その手続きとして、広島市(広島市安佐動物公園)が持っているマレーバク(ひでお)の所有権を一旦横浜市に移転し、その後、名古屋市(名古屋市東山動植物園)へ移転したうえで、名古屋市と台北市立動物園との間でマレーバク交換の契約を交わすこととなった。
〇搬出までの経過について
・令和5年3月21日
JAZA生物多様性委員会より、マレーバク(ひでお)の所有権の移転について、よこはま動物園の管理運営を行う横浜市緑の協会に打診があった。
・令和5年12月8日
広島市と横浜市との間で動物交換契約書が交わされ、マレーバク(ひでお)の所有権が横浜市に移転された。
・令和5年12月14日
名古屋市よりよこはま動物園での輸出検疫について依頼あり。協議の結果、移動による動物への負担を考慮しマレーバク(ひでお)は名古屋市に移動することなく、よこはま動物園内で検疫を行い、直接台北市立動物園へ出園することとした。
・令和5年12月20日
名古屋市と横浜市との間で動物交換契約書が交わされ、マレーバク(ひでお)の所有権が名古屋市に移転された。
・令和6年5月21日
動物検疫のためよこはま動物園のバク舎から検疫施設となる同園内にある動物病院へ移動し、翌日(5月22日)より検疫を開始した。
・令和6年6月21日
10:00頃に横浜検疫所の検疫官による確認作業が行われ、検疫が無事に終了した。
○よこはま動物園からの搬出当日の詳細な経過について
・搬出日:令和6年6月21日
天候:雨
気温:約20℃
・9:20頃 名古屋市東山動植物園より委託された動物輸送業者が到着。
・10:00頃 検疫官が到着し、マレーバク(ひでお)の健康等を確認した後、検疫終了。移動作業をする飼育職員等が動物病院に集合。

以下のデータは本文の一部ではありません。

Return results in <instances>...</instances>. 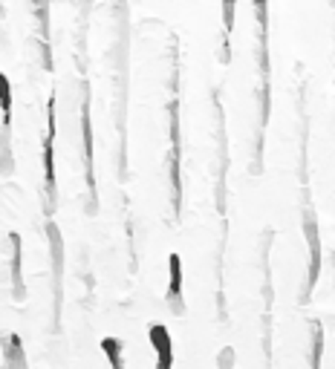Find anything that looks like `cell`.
Returning a JSON list of instances; mask_svg holds the SVG:
<instances>
[{
    "instance_id": "1",
    "label": "cell",
    "mask_w": 335,
    "mask_h": 369,
    "mask_svg": "<svg viewBox=\"0 0 335 369\" xmlns=\"http://www.w3.org/2000/svg\"><path fill=\"white\" fill-rule=\"evenodd\" d=\"M53 145H55V96L47 99V136H44V179H47L50 202L55 197V156H53Z\"/></svg>"
},
{
    "instance_id": "2",
    "label": "cell",
    "mask_w": 335,
    "mask_h": 369,
    "mask_svg": "<svg viewBox=\"0 0 335 369\" xmlns=\"http://www.w3.org/2000/svg\"><path fill=\"white\" fill-rule=\"evenodd\" d=\"M148 338L156 352V369H174V338L165 329V323H150Z\"/></svg>"
},
{
    "instance_id": "3",
    "label": "cell",
    "mask_w": 335,
    "mask_h": 369,
    "mask_svg": "<svg viewBox=\"0 0 335 369\" xmlns=\"http://www.w3.org/2000/svg\"><path fill=\"white\" fill-rule=\"evenodd\" d=\"M168 303L182 312V260L180 254H168Z\"/></svg>"
},
{
    "instance_id": "4",
    "label": "cell",
    "mask_w": 335,
    "mask_h": 369,
    "mask_svg": "<svg viewBox=\"0 0 335 369\" xmlns=\"http://www.w3.org/2000/svg\"><path fill=\"white\" fill-rule=\"evenodd\" d=\"M99 346H101V352H104L110 369H124V346H121L119 338H101Z\"/></svg>"
},
{
    "instance_id": "5",
    "label": "cell",
    "mask_w": 335,
    "mask_h": 369,
    "mask_svg": "<svg viewBox=\"0 0 335 369\" xmlns=\"http://www.w3.org/2000/svg\"><path fill=\"white\" fill-rule=\"evenodd\" d=\"M0 84H4V127H9V121H12V116H9V78H4Z\"/></svg>"
}]
</instances>
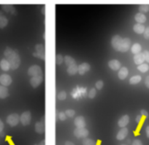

・10:25頃 輸送箱への収容完了。マレーバク(ひでお)は落ち着いて収容された。
・10:30頃 車両への積み込み完了。
・11:00頃 動物病院を出発(業者による陸送)。出発時まで動物は落ち着いており、時々輸送箱内で動いたものの暴れる様子はなかった。
・14:00頃 成田空港到着。
・14:55頃 業者より通関完了の連絡あり。
・15:00頃 輸送箱に雨除けおよび尿受け用のビニールを設置し、待機場所(22℃設定)へ移動。待機中、マレーバク(ひでお)に異常は認められなかった。
・17:00頃 航空機内に搬入。雨よけ用のビニールを外す。
・17:55頃 離陸(機内温度約26℃)。
・21:30頃(日本時間) 台湾着陸。
○台湾での状況(日本時間で記載)について
・21:30頃 台北市立動物園スタッフが空港に到着。
・22:25頃 同園スタッフが輸送箱の検査を開始。尿受け用ビニールに血痕を確認し輸送箱内のマレーバク(ひでお)の状況を確認したところ呼吸が確認できず、税関に協力要請して急ぎ通関し、空港を出発。
・6月22日1:00頃 台北市立動物園検疫舎に到着、マレーバク(ひでお)の死亡確認。深部体温は41℃であった。
・6月23日10:30~14:00 台北市立動物園において解剖を実施。よこはま動物園および名古屋市東山動植物園はオンラインで参加した。
<解剖所見>
外傷(頭部の広範にわたる擦傷、四肢の蹄の負傷、全身複数個所の擦傷)、皮下出血、肺水腫など。
〇死因についての見解
解剖所見や園に到着した際の深部体温が41℃に達していたことから総合的に考えて、
ヒートエグゾースチョン(heat exhaustion 熱疲労、中等症の熱中症)※により、全身の循環不全や血液凝固障害、肺水腫が引き起こされたのが死因と推定。
※ヒートエグゾースチョンについて
前回の第2報では、死因についてヒートストローク「高温・高湿の環境下などで体温の放散が妨げられたとき等に起こる高熱障害」とご報告しましたが、その後の関係各園との情報共有の結果、ヒートエグゾースチョンがより正確な表現であると確認しました。
なお、ヒートストロークもヒートエグゾースチョンも、広義の意味ではヒートストレスに含まれ、高温・高湿の環境下だけでなく、何らかの要因で体温の放散が妨げられたときに起こる高熱障害です。今回の件では、外部環境要因だけではなく、動物が興奮状態になったことで体温が上昇したことによる影響の可能性もあります。
今回の事例を教訓として、輸送が動物へ与えるストレスやリスクを最小限にするための方法および技術を改めて検討し最適なものになるよう努めます。
また、正確な情報をお伝えするために関係各所との確認を行っていたため、情報発信に一定の時間を要しました。ご理解の程お願いいたします。